Data extracted from a collection:

= = = =

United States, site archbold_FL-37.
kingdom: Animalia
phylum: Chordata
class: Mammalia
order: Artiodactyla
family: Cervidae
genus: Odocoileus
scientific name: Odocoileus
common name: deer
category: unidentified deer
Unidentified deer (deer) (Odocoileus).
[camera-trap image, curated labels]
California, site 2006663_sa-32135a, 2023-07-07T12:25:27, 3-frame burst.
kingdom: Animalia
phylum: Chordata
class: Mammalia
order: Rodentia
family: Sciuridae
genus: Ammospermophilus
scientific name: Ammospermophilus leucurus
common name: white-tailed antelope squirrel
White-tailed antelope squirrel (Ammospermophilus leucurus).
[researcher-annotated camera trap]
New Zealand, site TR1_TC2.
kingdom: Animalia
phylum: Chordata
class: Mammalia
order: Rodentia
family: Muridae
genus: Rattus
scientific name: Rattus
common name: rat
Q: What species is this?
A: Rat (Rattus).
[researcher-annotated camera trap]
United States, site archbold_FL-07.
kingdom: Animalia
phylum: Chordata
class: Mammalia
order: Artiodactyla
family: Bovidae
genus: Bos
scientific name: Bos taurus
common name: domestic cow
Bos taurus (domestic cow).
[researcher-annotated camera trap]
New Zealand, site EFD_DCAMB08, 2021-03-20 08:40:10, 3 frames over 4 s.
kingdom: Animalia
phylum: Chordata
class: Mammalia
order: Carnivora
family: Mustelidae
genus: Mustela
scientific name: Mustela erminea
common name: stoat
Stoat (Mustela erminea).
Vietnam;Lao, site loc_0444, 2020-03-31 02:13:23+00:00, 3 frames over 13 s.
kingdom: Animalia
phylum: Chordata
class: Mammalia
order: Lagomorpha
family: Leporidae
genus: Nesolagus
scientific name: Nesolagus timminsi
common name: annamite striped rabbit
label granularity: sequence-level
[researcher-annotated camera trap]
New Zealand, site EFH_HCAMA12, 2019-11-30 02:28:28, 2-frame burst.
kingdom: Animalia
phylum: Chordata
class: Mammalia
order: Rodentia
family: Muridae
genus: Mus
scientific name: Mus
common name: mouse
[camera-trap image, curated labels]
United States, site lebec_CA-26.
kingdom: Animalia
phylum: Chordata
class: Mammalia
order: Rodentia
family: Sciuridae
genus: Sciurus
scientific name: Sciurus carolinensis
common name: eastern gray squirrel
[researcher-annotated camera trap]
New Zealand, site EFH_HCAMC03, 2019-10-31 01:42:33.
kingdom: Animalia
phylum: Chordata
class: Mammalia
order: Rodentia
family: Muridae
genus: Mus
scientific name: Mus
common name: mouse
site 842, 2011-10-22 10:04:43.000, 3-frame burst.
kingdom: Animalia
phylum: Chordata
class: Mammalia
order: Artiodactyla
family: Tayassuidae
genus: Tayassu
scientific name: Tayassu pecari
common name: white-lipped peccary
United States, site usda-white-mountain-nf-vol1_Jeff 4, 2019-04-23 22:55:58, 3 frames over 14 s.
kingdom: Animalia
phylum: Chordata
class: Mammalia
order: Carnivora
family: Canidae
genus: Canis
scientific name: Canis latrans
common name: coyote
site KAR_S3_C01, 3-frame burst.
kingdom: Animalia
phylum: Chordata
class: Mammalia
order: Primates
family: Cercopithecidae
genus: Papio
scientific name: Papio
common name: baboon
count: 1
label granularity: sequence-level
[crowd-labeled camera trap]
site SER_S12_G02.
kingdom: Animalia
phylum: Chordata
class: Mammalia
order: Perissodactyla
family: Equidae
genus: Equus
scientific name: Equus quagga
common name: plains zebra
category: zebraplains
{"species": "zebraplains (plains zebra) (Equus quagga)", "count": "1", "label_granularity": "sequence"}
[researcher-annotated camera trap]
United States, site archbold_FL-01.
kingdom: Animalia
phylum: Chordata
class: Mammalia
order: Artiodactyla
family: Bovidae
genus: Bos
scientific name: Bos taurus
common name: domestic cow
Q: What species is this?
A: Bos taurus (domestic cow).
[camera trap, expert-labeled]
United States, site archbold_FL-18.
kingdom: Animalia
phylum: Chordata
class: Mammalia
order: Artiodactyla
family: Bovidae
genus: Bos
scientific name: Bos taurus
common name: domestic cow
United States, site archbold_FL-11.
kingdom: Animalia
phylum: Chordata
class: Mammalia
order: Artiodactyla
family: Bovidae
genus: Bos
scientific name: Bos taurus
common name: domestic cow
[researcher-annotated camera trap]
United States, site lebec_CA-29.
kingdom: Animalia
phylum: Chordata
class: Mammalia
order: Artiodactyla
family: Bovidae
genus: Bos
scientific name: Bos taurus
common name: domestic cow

= = = =

• WHAT IS NEEDED
Return the records exactly, every line included.

• RESPONSE
United States, site archbold_FL-37.
kingdom: Animalia
phylum: Chordata
class: Mammalia
order: Artiodactyla
family: Cervidae
genus: Odocoileus
scientific name: Odocoileus
common name: deer
category: unidentified deer
Unidentified deer (deer) (Odocoileus).
[camera-trap image, curated labels]
California, site 2006663_sa-32135a, 2023-07-07T12:25:27, 3-frame burst.
kingdom: Animalia
phylum: Chordata
class: Mammalia
order: Rodentia
family: Sciuridae
genus: Ammospermophilus
scientific name: Ammospermophilus leucurus
common name: white-tailed antelope squirrel
White-tailed antelope squirrel (Ammospermophilus leucurus).
[researcher-annotated camera trap]
New Zealand, site TR1_TC2.
kingdom: Animalia
phylum: Chordata
class: Mammalia
order: Rodentia
family: Muridae
genus: Rattus
scientific name: Rattus
common name: rat
Q: What species is this?
A: Rat (Rattus).
[researcher-annotated camera trap]
United States, site archbold_FL-07.
kingdom: Animalia
phylum: Chordata
class: Mammalia
order: Artiodactyla
family: Bovidae
genus: Bos
scientific name: Bos taurus
common name: domestic cow
Bos taurus (domestic cow).
[researcher-annotated camera trap]
New Zealand, site EFD_DCAMB08, 2021-03-20 08:40:10, 3 frames over 4 s.
kingdom: Animalia
phylum: Chordata
class: Mammalia
order: Carnivora
family: Mustelidae
genus: Mustela
scientific name: Mustela erminea
common name: stoat
Stoat (Mustela erminea).
Vietnam;Lao, site loc_0444, 2020-03-31 02:13:23+00:00, 3 frames over 13 s.
kingdom: Animalia
phylum: Chordata
class: Mammalia
order: Lagomorpha
family: Leporidae
genus: Nesolagus
scientific name: Nesolagus timminsi
common name: annamite striped rabbit
label granularity: sequence-level
[researcher-annotated camera trap]
New Zealand, site EFH_HCAMA12, 2019-11-30 02:28:28, 2-frame burst.
kingdom: Animalia
phylum: Chordata
class: Mammalia
order: Rodentia
family: Muridae
genus: Mus
scientific name: Mus
common name: mouse
[camera-trap image, curated labels]
United States, site lebec_CA-26.
kingdom: Animalia
phylum: Chordata
class: Mammalia
order: Rodentia
family: Sciuridae
genus: Sciurus
scientific name: Sciurus carolinensis
common name: eastern gray squirrel
[researcher-annotated camera trap]
New Zealand, site EFH_HCAMC03, 2019-10-31 01:42:33.
kingdom: Animalia
phylum: Chordata
class: Mammalia
order: Rodentia
family: Muridae
genus: Mus
scientific name: Mus
common name: mouse
site 842, 2011-10-22 10:04:43.000, 3-frame burst.
kingdom: Animalia
phylum: Chordata
class: Mammalia
order: Artiodactyla
family: Tayassuidae
genus: Tayassu
scientific name: Tayassu pecari
common name: white-lipped peccary
United States, site usda-white-mountain-nf-vol1_Jeff 4, 2019-04-23 22:55:58, 3 frames over 14 s.
kingdom: Animalia
phylum: Chordata
class: Mammalia
order: Carnivora
family: Canidae
genus: Canis
scientific name: Canis latrans
common name: coyote
site KAR_S3_C01, 3-frame burst.
kingdom: Animalia
phylum: Chordata
class: Mammalia
order: Primates
family: Cercopithecidae
genus: Papio
scientific name: Papio
common name: baboon
count: 1
label granularity: sequence-level
[crowd-labeled camera trap]
site SER_S12_G02.
kingdom: Animalia
phylum: Chordata
class: Mammalia
order: Perissodactyla
family: Equidae
genus: Equus
scientific name: Equus quagga
common name: plains zebra
category: zebraplains
{"species": "zebraplains (plains zebra) (Equus quagga)", "count": "1", "label_granularity": "sequence"}
[researcher-annotated camera trap]
United States, site archbold_FL-01.
kingdom: Animalia
phylum: Chordata
class: Mammalia
order: Artiodactyla
family: Bovidae
genus: Bos
scientific name: Bos taurus
common name: domestic cow
Q: What species is this?
A: Bos taurus (domestic cow).
[camera trap, expert-labeled]
United States, site archbold_FL-18.
kingdom: Animalia
phylum: Chordata
class: Mammalia
order: Artiodactyla
family: Bovidae
genus: Bos
scientific name: Bos taurus
common name: domestic cow
United States, site archbold_FL-11.
kingdom: Animalia
phylum: Chordata
class: Mammalia
order: Artiodactyla
family: Bovidae
genus: Bos
scientific name: Bos taurus
common name: domestic cow
[researcher-annotated camera trap]
United States, site lebec_CA-29.
kingdom: Animalia
phylum: Chordata
class: Mammalia
order: Artiodactyla
family: Bovidae
genus: Bos
scientific name: Bos taurus
common name: domestic cow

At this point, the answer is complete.